**Problem details**:
Pick out every line in the listing below that contains the word "would". Case matters.
=-=-=-=-=
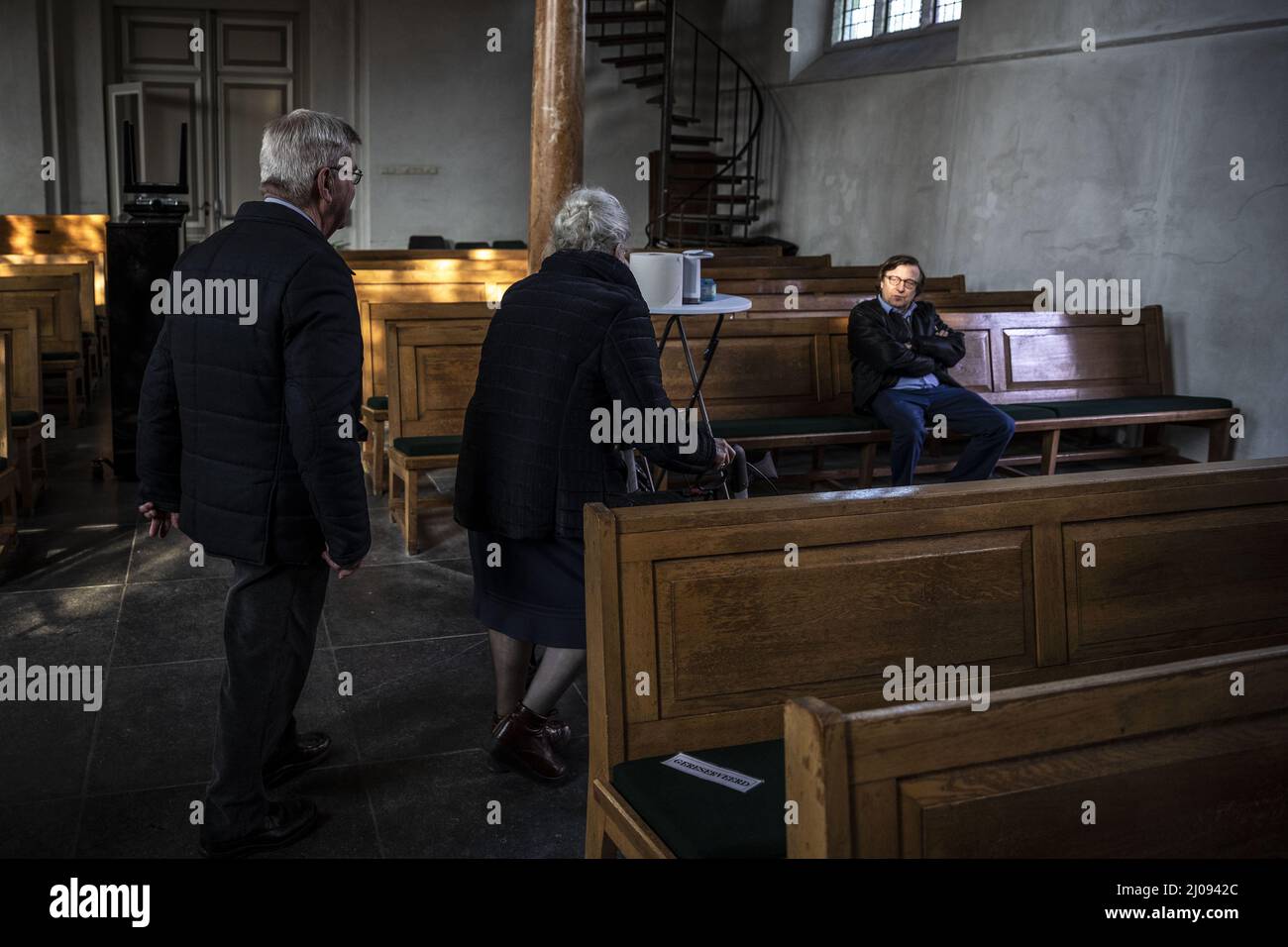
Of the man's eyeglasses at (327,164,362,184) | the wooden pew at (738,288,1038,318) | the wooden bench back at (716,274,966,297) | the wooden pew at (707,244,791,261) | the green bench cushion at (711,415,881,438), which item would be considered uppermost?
the wooden pew at (707,244,791,261)

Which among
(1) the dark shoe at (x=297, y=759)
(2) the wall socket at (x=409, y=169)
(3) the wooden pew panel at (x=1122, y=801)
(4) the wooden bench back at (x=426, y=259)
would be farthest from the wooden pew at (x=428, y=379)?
(2) the wall socket at (x=409, y=169)

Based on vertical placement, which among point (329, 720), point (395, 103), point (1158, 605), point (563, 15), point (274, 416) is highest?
point (395, 103)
=-=-=-=-=
**Exercise result**:
Of the man's eyeglasses at (327,164,362,184) | the wooden pew at (738,288,1038,318) | the wooden bench back at (716,274,966,297) | the wooden pew at (707,244,791,261) | the green bench cushion at (711,415,881,438), which item would be considered uppermost?
would be farthest from the wooden pew at (x=428, y=379)?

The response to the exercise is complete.